Saved entries
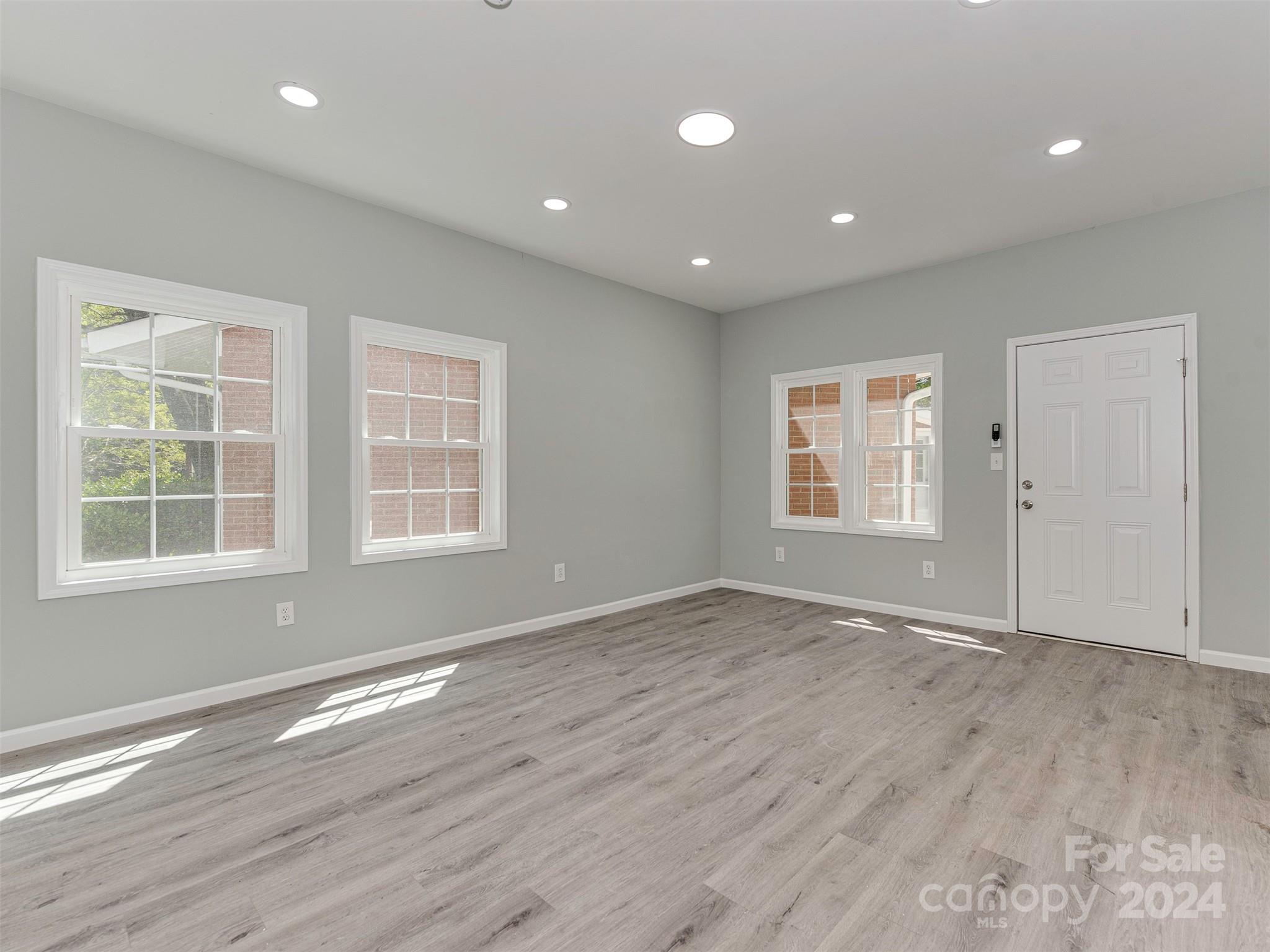 5541 Toano Road Charlotte, NC 28215 - Photo 27 of 35 an empty room with wooden floor and windows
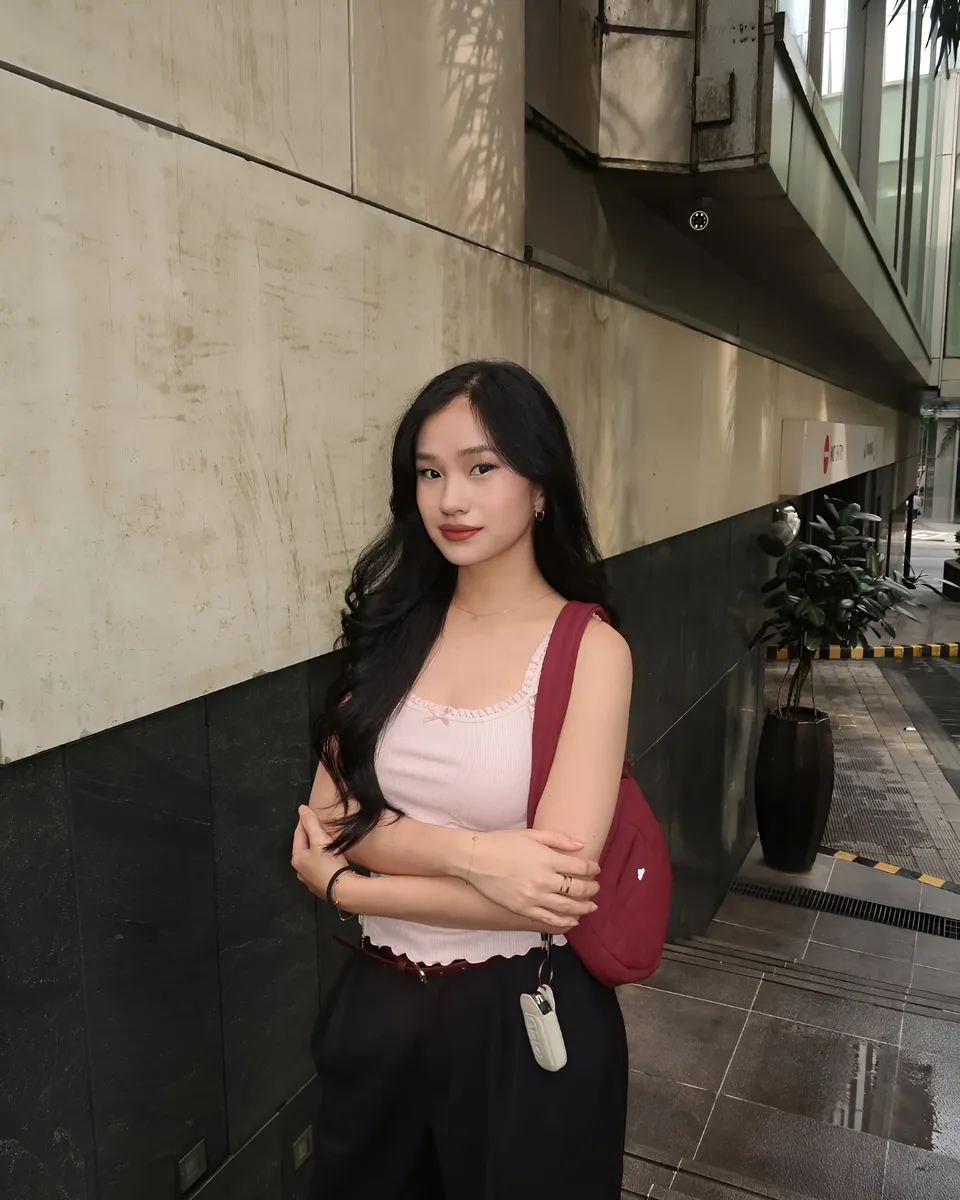 Maeve Linden in pink top and dark pants stands with arms crossed against a wall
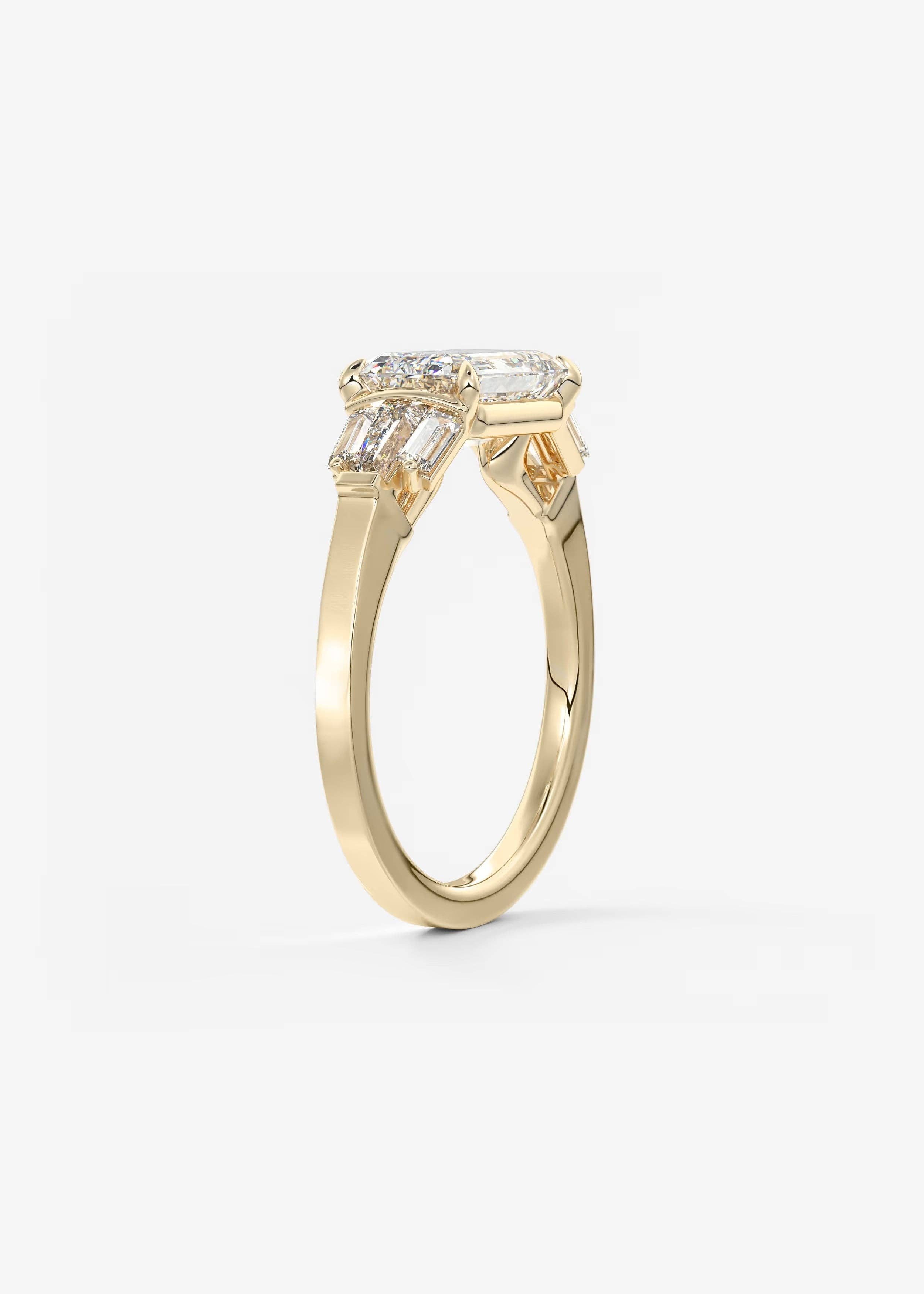 East West Emerald Cut Seven Stone Engagement Ring with Baguette Diamond Accents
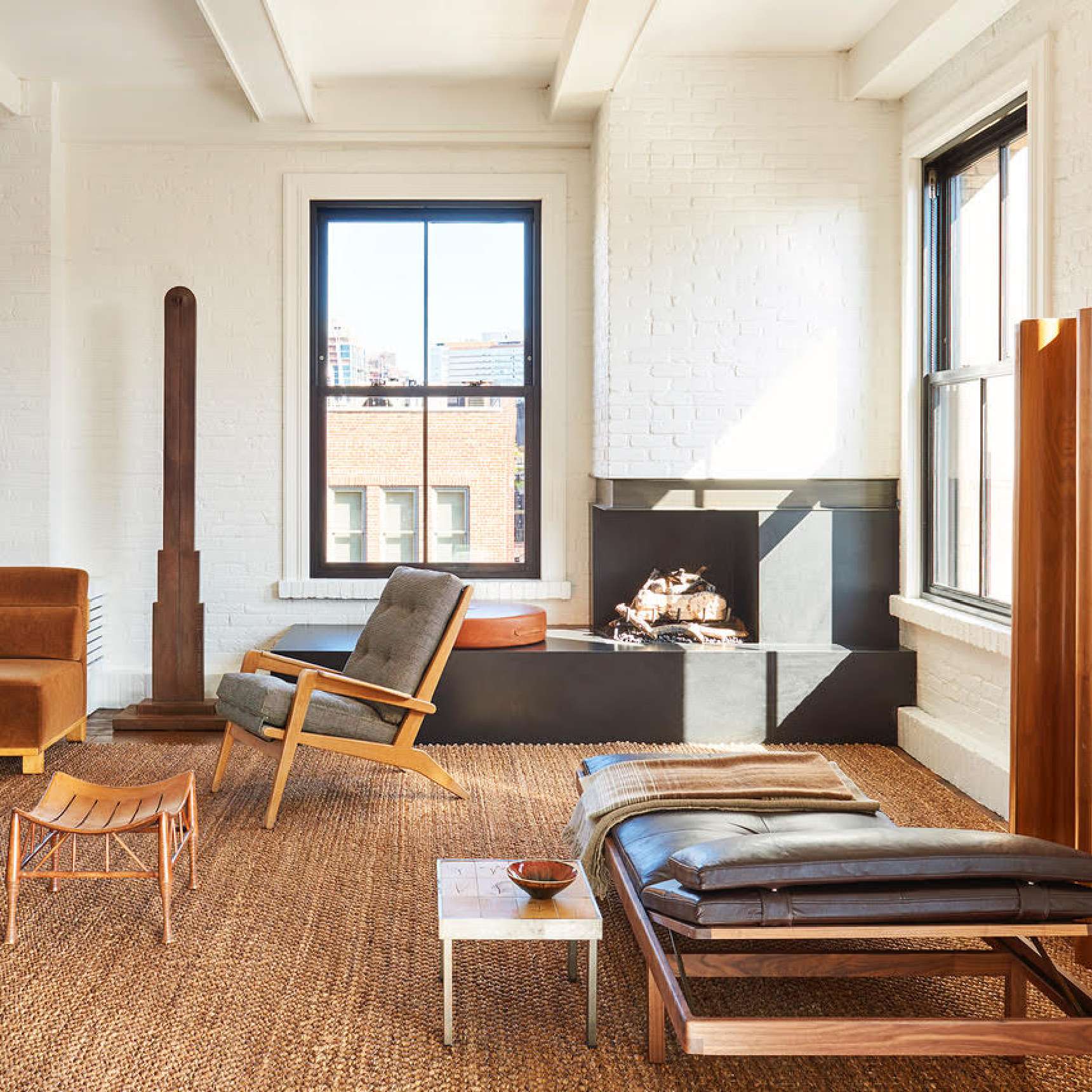 A minimalist living room with a fireplace, wooden furniture, a jute rug, and a large window letting in natural light.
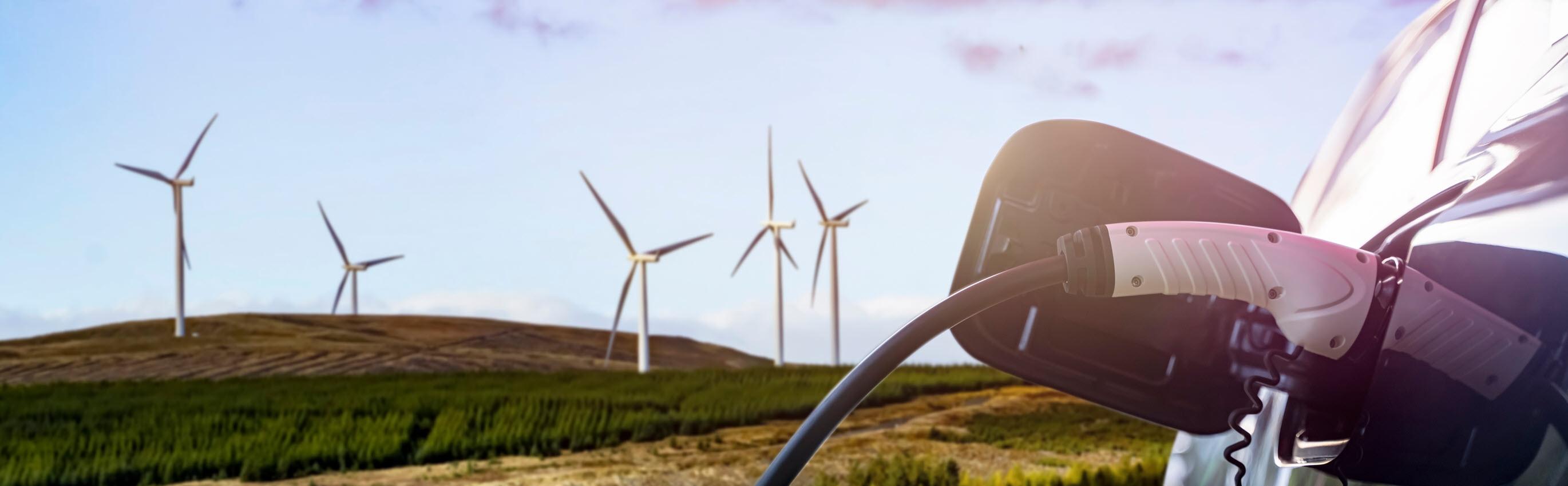 Electric Vehicle Charging with Wind Turbines in the background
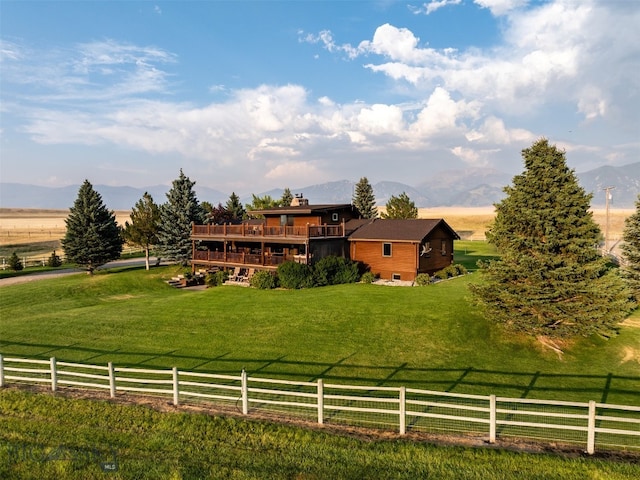 exterior space featuring a mountain view, a front lawn, and a rural view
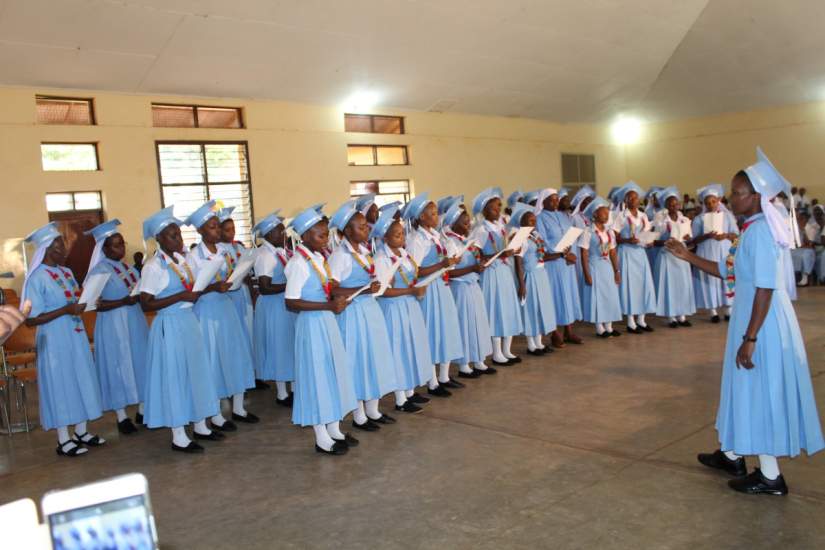 The form six graduate students with their headmistress at the centre Sr. F. Mkwizu at Bigwa Secondary school Tanzania singing during graduation ceremony on April 26, 2017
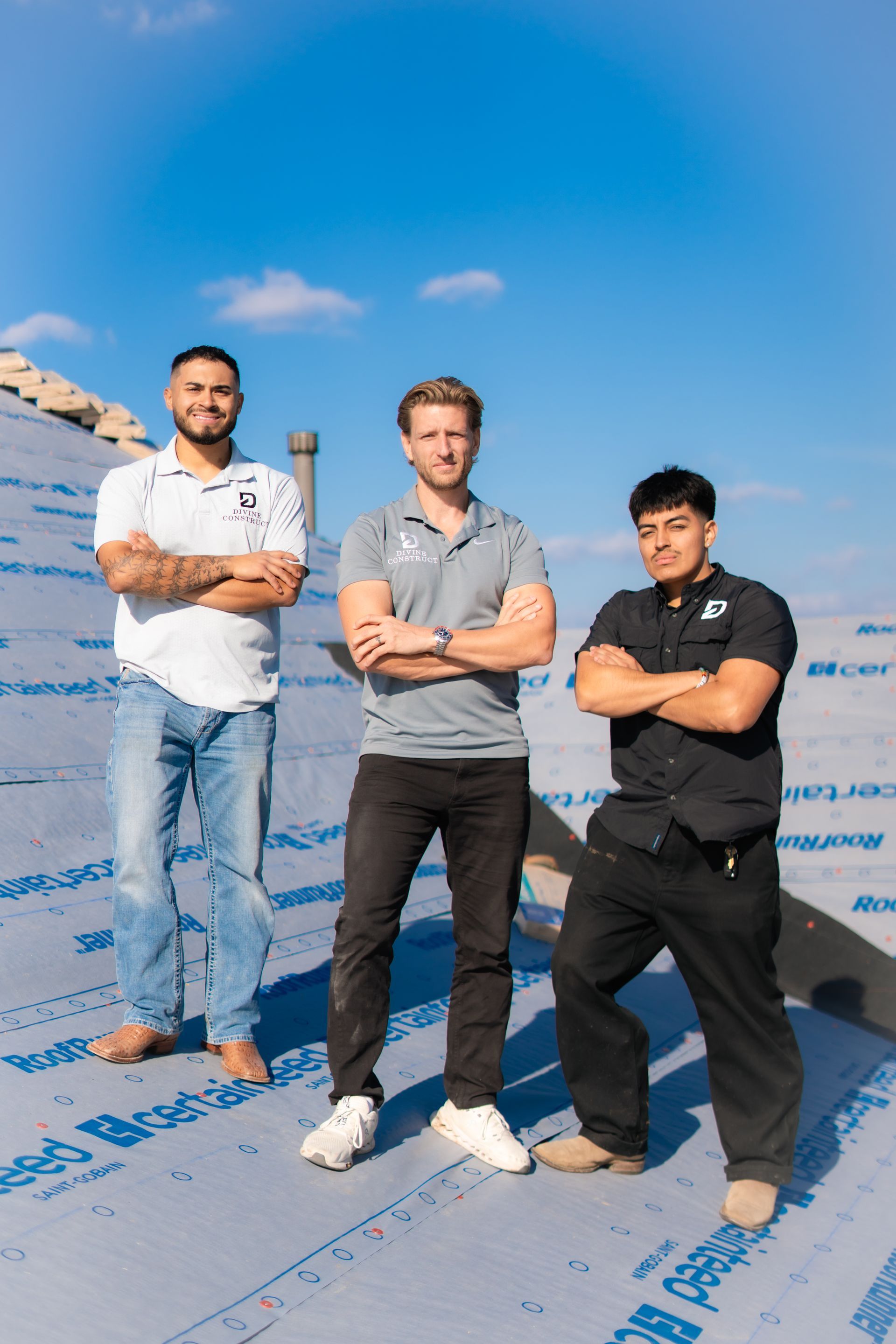 Garett Howell wearing a grey blazer, blue shirt, and khaki pants poses with hands in pockets.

What this task involves: Output every line of the listing above as a JSON list of strings, one string per line, with blank lines left out. Leave the pictures out of the answer.

Solution for this task:
[
  " 5541 Toano Road Charlotte, NC 28215 - Photo 27 of 35 an empty room with wooden floor and windows",
  " Maeve Linden in pink top and dark pants stands with arms crossed against a wall",
  " East West Emerald Cut Seven Stone Engagement Ring with Baguette Diamond Accents",
  " A minimalist living room with a fireplace, wooden furniture, a jute rug, and a large window letting in natural light.",
  " Electric Vehicle Charging with Wind Turbines in the background",
  " exterior space featuring a mountain view, a front lawn, and a rural view",
  " The form six graduate students with their headmistress at the centre Sr. F. Mkwizu at Bigwa Secondary school Tanzania singing during graduation ceremony on April 26, 2017",
  " Garett Howell wearing a grey blazer, blue shirt, and khaki pants poses with hands in pockets."
]